Pakistan has to decode the disastrous COVID-19 crisis into an opportunity for undertaking improvements in its economy, polity, foreign and security policy. Failing this, the country will face the prospect of further corrosion in its economy

However, an in-depth look at Pakistan’s pre-COVID-19 economic scene discloses a very different picture. The 70 percent decline in the CAD was due to import compression and sharp devaluation of the Pakistani rupee which came at the price of economic growth. The upsurge in foreign exchange reserves (after the IMF approved the EFF programme in 2019) was mainly based on borrowed money, such as bailout loans from China, Saudi Arabia and the UAE. Regardless of a nearly 30 percent depression in the value of the Pakistani Rupee, exports amplified only marginally. In the first nine months of the current fiscal year, exports rose by only 2.2 percent in dollar terms.

The tax target of PKR 5.5 trillion set for the Federal Board of Revenue (FBR) became impossible to achieve after the sharp fall in growth. The Government of Pakistan and the IMF applauded the 17 percent rise in revenue but failed to factor in the inflation of 12–14 percent, which meant that the actual augment in revenue was only three to four percent. In December 2019, at the time of the second review of the EFF programme, Pakistan requested the IMF for a lower tax target of Rs 5.23 trillion. By February 2020, however, Pakistan was forced to demand a further reduction to Rs 4.8 trillion, but the FBR managed to collect Rs 4.123 trillion during FY 2019-20.

As a result of substantial contractionary measures espoused by the Federal Government and the ongoing epidemic, Pakistan’s GDP growth has dropped from 5.53 percent in 2017-18 to -0.38 percent in 2019-20. Furthermore, the GDP growth of the country for 2018-19 has also been revised down to 1.91 percent, as compared to provisional figures of 3.3 percent.

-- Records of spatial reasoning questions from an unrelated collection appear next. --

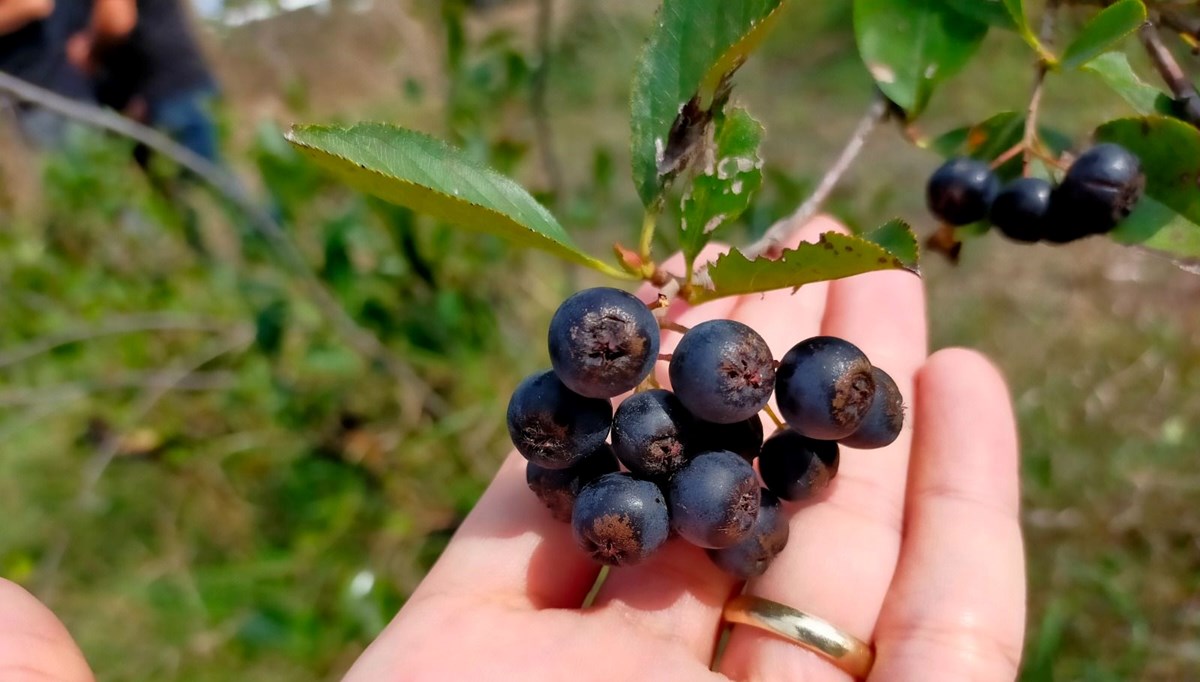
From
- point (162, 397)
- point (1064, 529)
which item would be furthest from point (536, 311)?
point (1064, 529)

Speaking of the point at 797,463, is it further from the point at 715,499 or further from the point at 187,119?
the point at 187,119

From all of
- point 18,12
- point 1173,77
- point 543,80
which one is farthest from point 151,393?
point 1173,77

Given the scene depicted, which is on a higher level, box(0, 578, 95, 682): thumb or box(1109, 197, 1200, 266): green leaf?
box(1109, 197, 1200, 266): green leaf

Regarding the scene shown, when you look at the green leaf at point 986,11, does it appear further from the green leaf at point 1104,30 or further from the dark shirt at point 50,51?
the dark shirt at point 50,51

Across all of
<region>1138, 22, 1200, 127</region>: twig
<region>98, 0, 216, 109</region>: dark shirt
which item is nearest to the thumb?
<region>1138, 22, 1200, 127</region>: twig

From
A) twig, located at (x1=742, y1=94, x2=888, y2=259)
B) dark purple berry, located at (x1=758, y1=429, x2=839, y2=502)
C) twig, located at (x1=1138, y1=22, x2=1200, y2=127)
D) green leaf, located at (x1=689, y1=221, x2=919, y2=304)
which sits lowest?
dark purple berry, located at (x1=758, y1=429, x2=839, y2=502)

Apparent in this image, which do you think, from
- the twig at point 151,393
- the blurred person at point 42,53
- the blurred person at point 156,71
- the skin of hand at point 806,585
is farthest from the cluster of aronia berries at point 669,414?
the blurred person at point 156,71

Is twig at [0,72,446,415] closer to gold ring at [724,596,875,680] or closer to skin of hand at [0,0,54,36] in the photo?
skin of hand at [0,0,54,36]
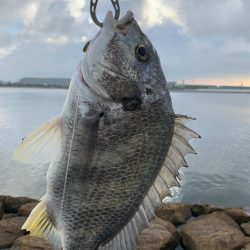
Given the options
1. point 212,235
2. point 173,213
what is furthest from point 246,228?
point 173,213

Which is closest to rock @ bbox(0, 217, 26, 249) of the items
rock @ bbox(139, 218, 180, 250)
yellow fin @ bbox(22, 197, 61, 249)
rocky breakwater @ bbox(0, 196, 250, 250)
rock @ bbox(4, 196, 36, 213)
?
rocky breakwater @ bbox(0, 196, 250, 250)

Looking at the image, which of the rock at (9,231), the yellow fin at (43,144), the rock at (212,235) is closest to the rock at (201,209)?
the rock at (212,235)

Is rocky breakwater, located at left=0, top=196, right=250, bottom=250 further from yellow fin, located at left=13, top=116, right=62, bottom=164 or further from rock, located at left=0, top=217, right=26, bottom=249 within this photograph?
yellow fin, located at left=13, top=116, right=62, bottom=164

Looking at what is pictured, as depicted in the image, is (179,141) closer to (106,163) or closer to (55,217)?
(106,163)

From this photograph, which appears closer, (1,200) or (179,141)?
(179,141)

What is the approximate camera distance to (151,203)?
2.91 meters

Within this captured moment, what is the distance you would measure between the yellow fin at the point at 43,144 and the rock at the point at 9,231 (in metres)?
7.00

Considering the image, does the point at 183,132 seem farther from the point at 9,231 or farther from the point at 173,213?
the point at 173,213

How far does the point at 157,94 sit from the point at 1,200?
9.81 meters

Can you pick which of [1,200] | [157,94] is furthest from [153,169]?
[1,200]

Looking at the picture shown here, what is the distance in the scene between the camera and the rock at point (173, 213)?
10930mm

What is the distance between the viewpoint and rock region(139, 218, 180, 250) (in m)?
8.47

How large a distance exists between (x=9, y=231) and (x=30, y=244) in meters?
1.46

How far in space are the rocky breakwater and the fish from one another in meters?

The last time Pakistan observed a negative GDP growth in the country was in 1951-52. Under the imperative regime, the GDP size in US dollar terms has dropped to $264 billion in 2019-20. The size of the GDP was recorded at $315 billion and $279 billion in 2017-18 and 2018-19, respectively. Presently, Pakistan’s net liability ranges around $90 to 100 billion.

The economy has been twisting at such a baffling speed that even seasoned institutions and individuals cannot precisely estimate the extent to which the epidemic will affect growth. In the first week of March, the Asian Development Bank (ADB) came up with a number that seemed incongruous with the terrible predictions being made around the world. According to the ADB, Pakistan’s economy would lose around $16 million in the best-case scenario and around $61 million in the worst-case scenario. In the event of a significant outbreak of covid-19, the loss would amount to around $5 billion, the GDP would contract by 1.57 percent, and nearly a million people would lose their jobs. By the third week of March, the ADB had radically revised its estimates to a $415 million loss in the best-case scenario, and a  $6.6–17 billion loss in case of significant eruption, with the loss of employment ranging from 1.2 million to 3.2 million jobs and the GDP contracting by two to five percent. Moody’s, is also continually reviewing its growth projections for Pakistan. The Pakistan Planning Commission stated that the virus would lead to a 0.8–1.3 percent loss in the GDP, which would bring the growth down from 3.3 percent to around 2.5 percent but the provisional GDP calculated at the end of the Fiscal year 2019-20 witnessed negative growth of 0.38 percent.

Pakistan has to decode the disastrous COVID-19 crisis into an opportunity for undertaking improvements in its economy, polity, foreign and security policy. Failing this, the country will face the prospect of further corrosion in its economy.